TASK INPUTS.
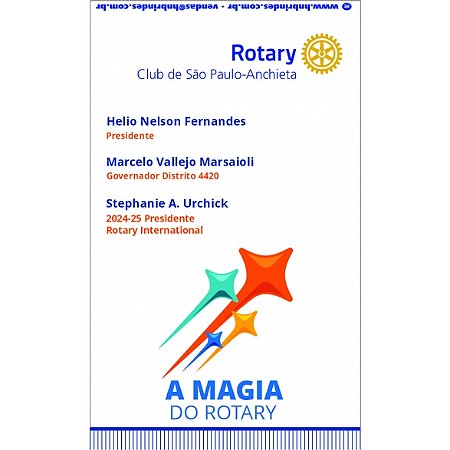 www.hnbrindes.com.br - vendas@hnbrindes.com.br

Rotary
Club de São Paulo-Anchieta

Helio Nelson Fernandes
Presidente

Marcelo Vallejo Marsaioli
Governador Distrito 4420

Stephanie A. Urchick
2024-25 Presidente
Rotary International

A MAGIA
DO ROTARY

---

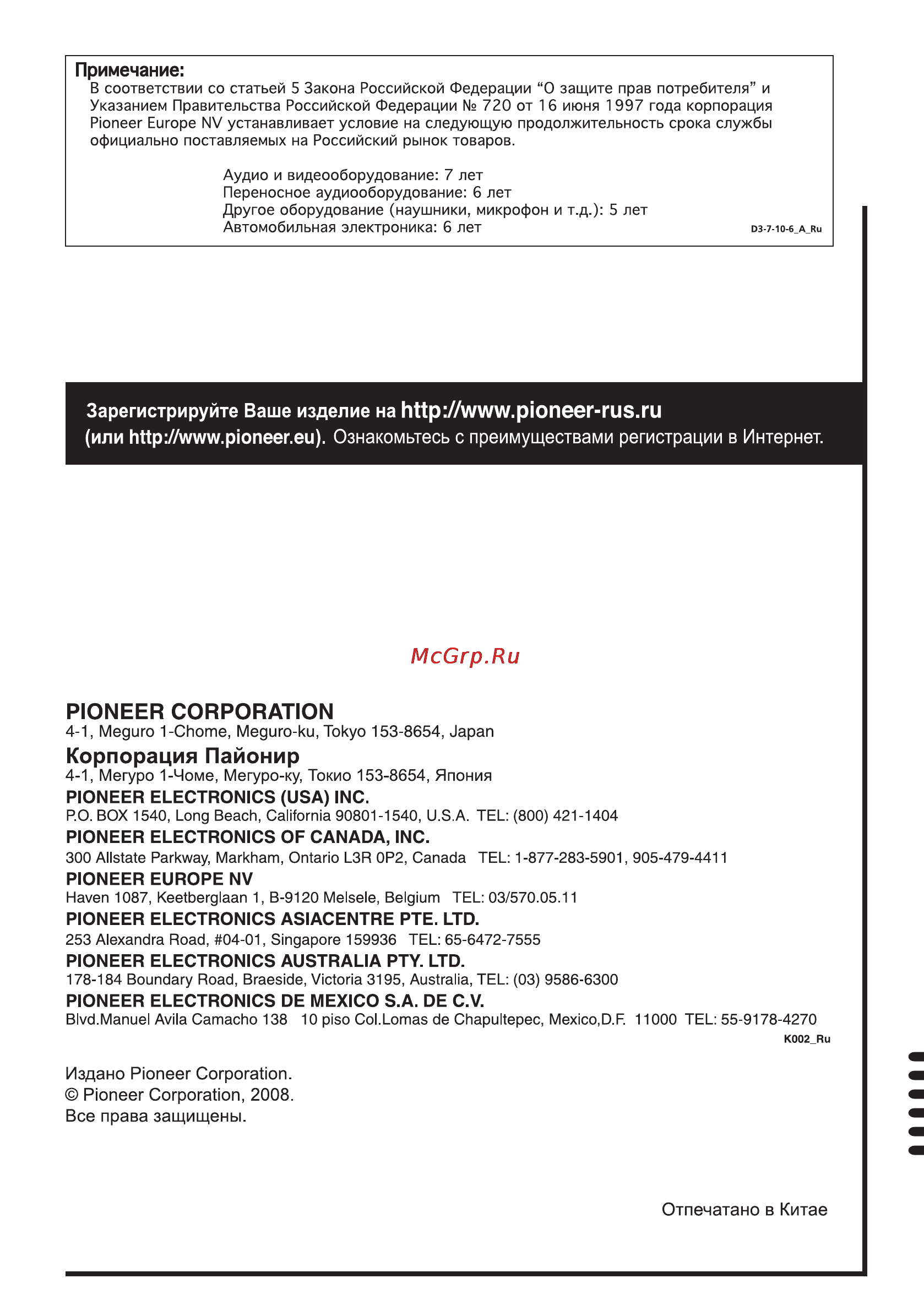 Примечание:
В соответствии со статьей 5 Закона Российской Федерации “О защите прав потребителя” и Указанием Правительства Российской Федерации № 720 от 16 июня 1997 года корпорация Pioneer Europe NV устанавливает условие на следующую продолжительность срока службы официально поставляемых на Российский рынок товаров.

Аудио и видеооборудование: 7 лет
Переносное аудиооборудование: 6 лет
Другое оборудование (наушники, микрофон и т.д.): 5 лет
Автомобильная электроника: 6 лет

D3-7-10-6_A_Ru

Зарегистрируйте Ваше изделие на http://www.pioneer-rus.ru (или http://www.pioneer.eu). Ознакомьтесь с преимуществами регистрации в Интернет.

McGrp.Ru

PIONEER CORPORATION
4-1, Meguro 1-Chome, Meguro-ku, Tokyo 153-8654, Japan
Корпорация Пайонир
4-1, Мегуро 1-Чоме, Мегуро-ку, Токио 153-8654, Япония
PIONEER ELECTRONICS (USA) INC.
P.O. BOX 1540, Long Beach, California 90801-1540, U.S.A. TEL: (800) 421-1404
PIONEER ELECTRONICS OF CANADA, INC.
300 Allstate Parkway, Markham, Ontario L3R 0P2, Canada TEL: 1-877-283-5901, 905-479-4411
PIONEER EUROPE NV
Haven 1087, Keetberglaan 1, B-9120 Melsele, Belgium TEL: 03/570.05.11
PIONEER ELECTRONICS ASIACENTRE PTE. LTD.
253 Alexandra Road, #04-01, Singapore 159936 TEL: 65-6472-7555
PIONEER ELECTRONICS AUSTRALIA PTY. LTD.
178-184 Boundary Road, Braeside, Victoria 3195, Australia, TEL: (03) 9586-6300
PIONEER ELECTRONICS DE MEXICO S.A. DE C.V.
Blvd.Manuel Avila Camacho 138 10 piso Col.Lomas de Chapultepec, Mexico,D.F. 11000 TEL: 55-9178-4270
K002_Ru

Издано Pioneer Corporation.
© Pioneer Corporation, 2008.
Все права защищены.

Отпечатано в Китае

TASK BRIEF.
Take every line from the data that includes the word "ELECTRONICS".

OUTPUT.
PIONEER ELECTRONICS (USA) INC.
PIONEER ELECTRONICS OF CANADA, INC.
PIONEER ELECTRONICS ASIACENTRE PTE. LTD.
PIONEER ELECTRONICS AUSTRALIA PTY. LTD.
PIONEER ELECTRONICS DE MEXICO S.A. DE C.V.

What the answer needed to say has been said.